March 17th Cocktails!

An alcoholic does by nature welcome the fortuity of an occasion to drink.  This does not however mean that the employment is without restriction. Being one myself – that is, a “recovering alcoholic” – I am able to blather with some credibility upon the subject of drinking. The last time I had a drink (of anything alcoholic) was December, 2013 on the occasion of my 65th birthday. I don’t recall getting hopelessly drunk or anything persuasive like that. I think I was just fed up with alcohol and its mirage – much for the same reason I had abruptly quit cigarette smoking when I was turning 50 in 1998 (actually we were on a plane coming back from the Caribbean and I was having difficulty breathing). In both cases the abandonment was precipitous and the so-called pleasures have never been repeated.

This is not to say I haven’t a lingering passion for a martini and a cigar. When we were in Key West several years ago I recall having deliberately wandered into a cigar store on Duval Street to check out the merchandise, both the cigars and the paraphernalia that go with them – things like cutters, nibs, cases, lighters, etc. And naturally to swoon to the smell. I remember decades previously around 1978 on my first trip to Key West having seen old black women outfitted in plain light blue cotton dresses, seated at a long wooden table, rolling tobacco leaves with their yellow burnished fingers while smoking a cigar.  My mother told me that women in Stockholm often smoked panetela after dinner.
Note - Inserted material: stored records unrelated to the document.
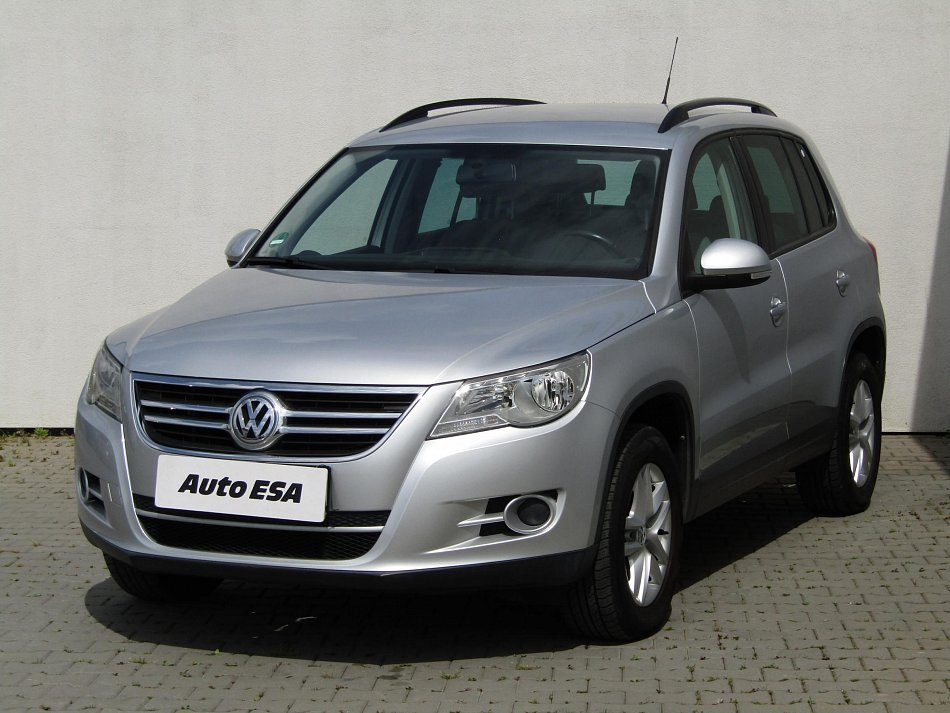 Volkswagen Tiguan 1.4 TSi 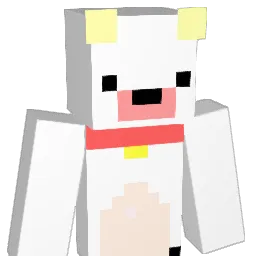 cream00000 Minecraft avatar bust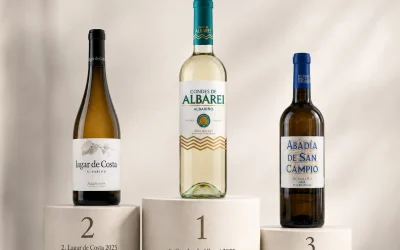 Ganadores Cata del Albariño de Cambados 2026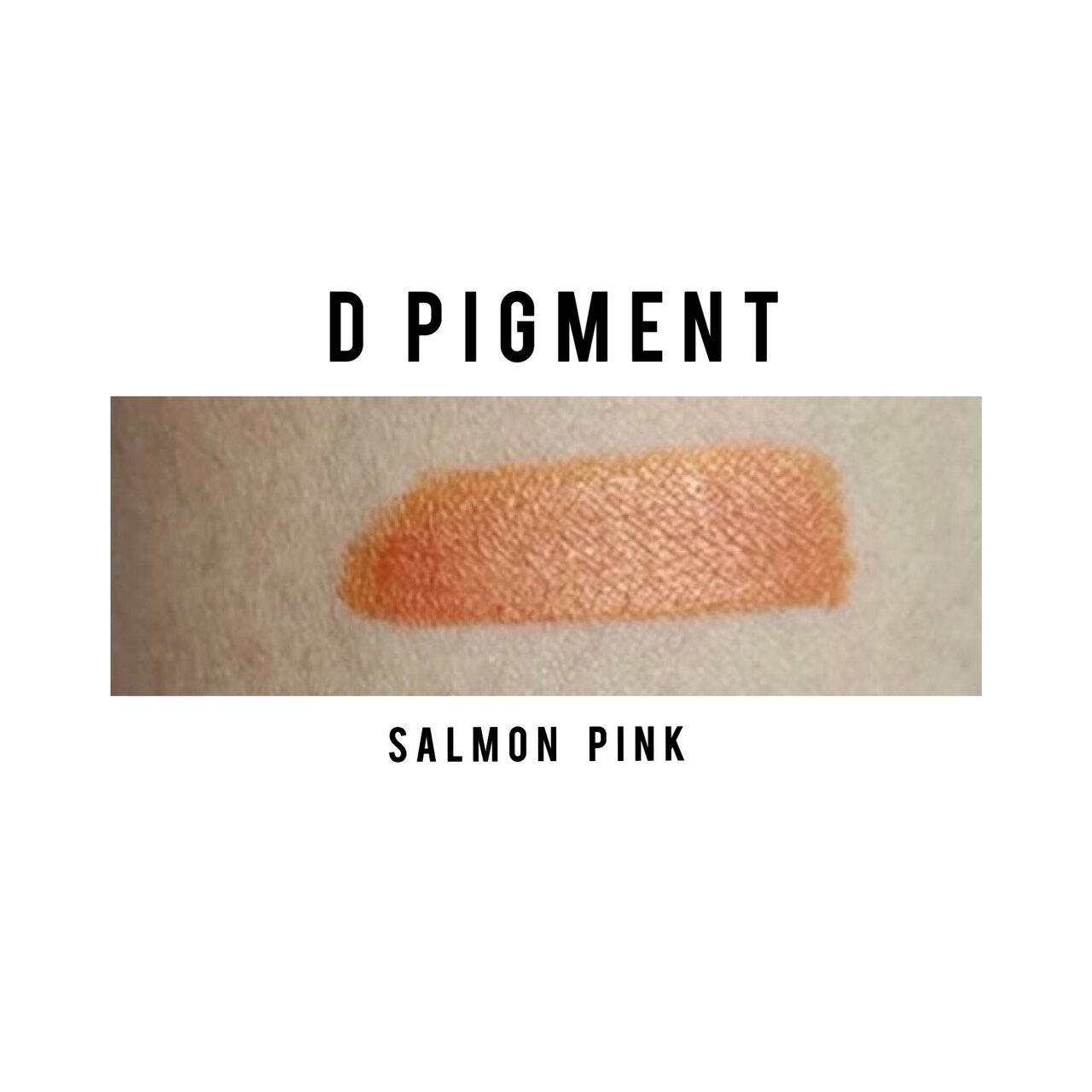 สีสักคิ้ว สีสักปาก สีสัก D Pigment นำเข้าจากเยอรมัน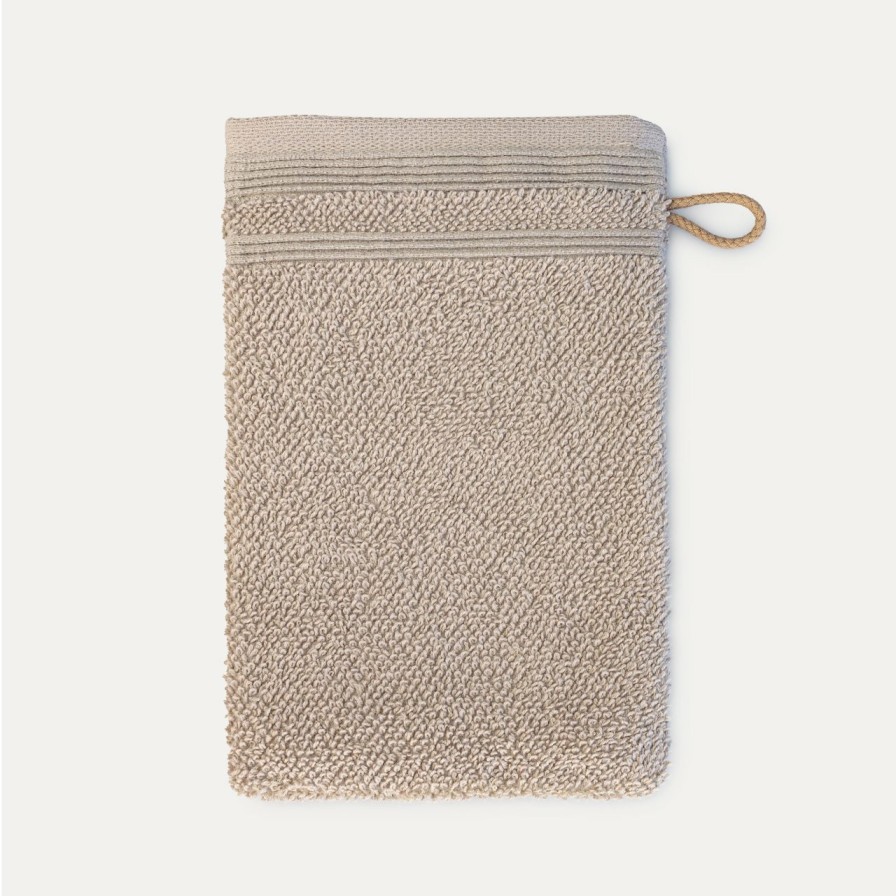 Handtucher MÖVE | Wellbeing Waschhandschuh 20X15 Cm(Cashmere)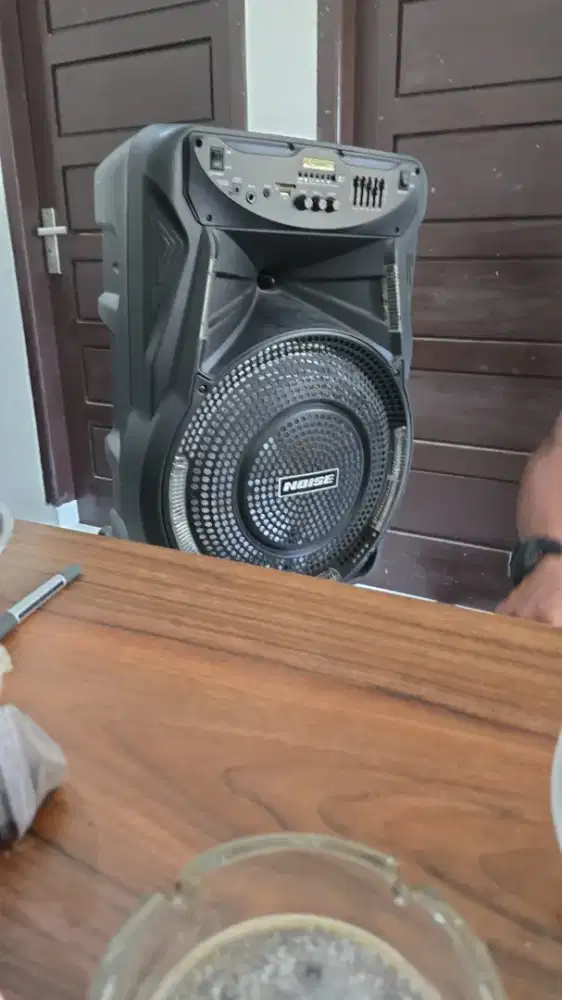 Sound noise nego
The ceremony surrounding booze is a familiar story to any drunk. I had nonetheless always tried to sustain some limitation.  This was not because I wished to dilute the effect of the alcohol; rather to prolong it.  This meant for example that I seldom drank before six o’clock in the evening – by which time though my parched lips were singing for refreshment! The afternoon indulgence was inevitably acquainted with one of two events: a pleasant lunch followed by an immediate repose (that is, bed); or, a lascivious ambition which normally ended in bed as well. On the face of it, neither is unfavourable but for some peculiar reason it offended me to bow out of an evening for any reason, not to mention that the immediacy of the preoccupation is ruinous to the provocative allure of anything that might follow under the best of conditions.  I mean, who is interested in dinner and table chat after sea bass and martinis for lunch by the fire place? And if one were lucky enough to have “scored” by calculated effort, it is likely that chatter of anything thereafter was irrelevant.  Those were the days, n’est-ce pas? It is now thankfully no longer of importance one way or the other. I can only imagine how dreadful cigar or cigarette smoke must taste!  And the thought of succumbing to a martini (much less two – which is more probable) leaves me wondering how wrong I would feel the next morning, recovering from the myth that no longer delivers.  It is a welcome affliction that I now have so many other indulgences to preoccupy me and to sustain me in my repeated pleasure of living.

I confess I miss not having the entitlement to toy with the crystal tumblers and stemware associated with single malt, dry sack or martinis.  One of the most notable martinis I recall was at la Sociéte restaurant on Bloor St W following a meeting at Osgoode Hall. The drink was a bathtub on a stick with an enormous iridescent olive in it. I had two martinis and still survived to relish the experience!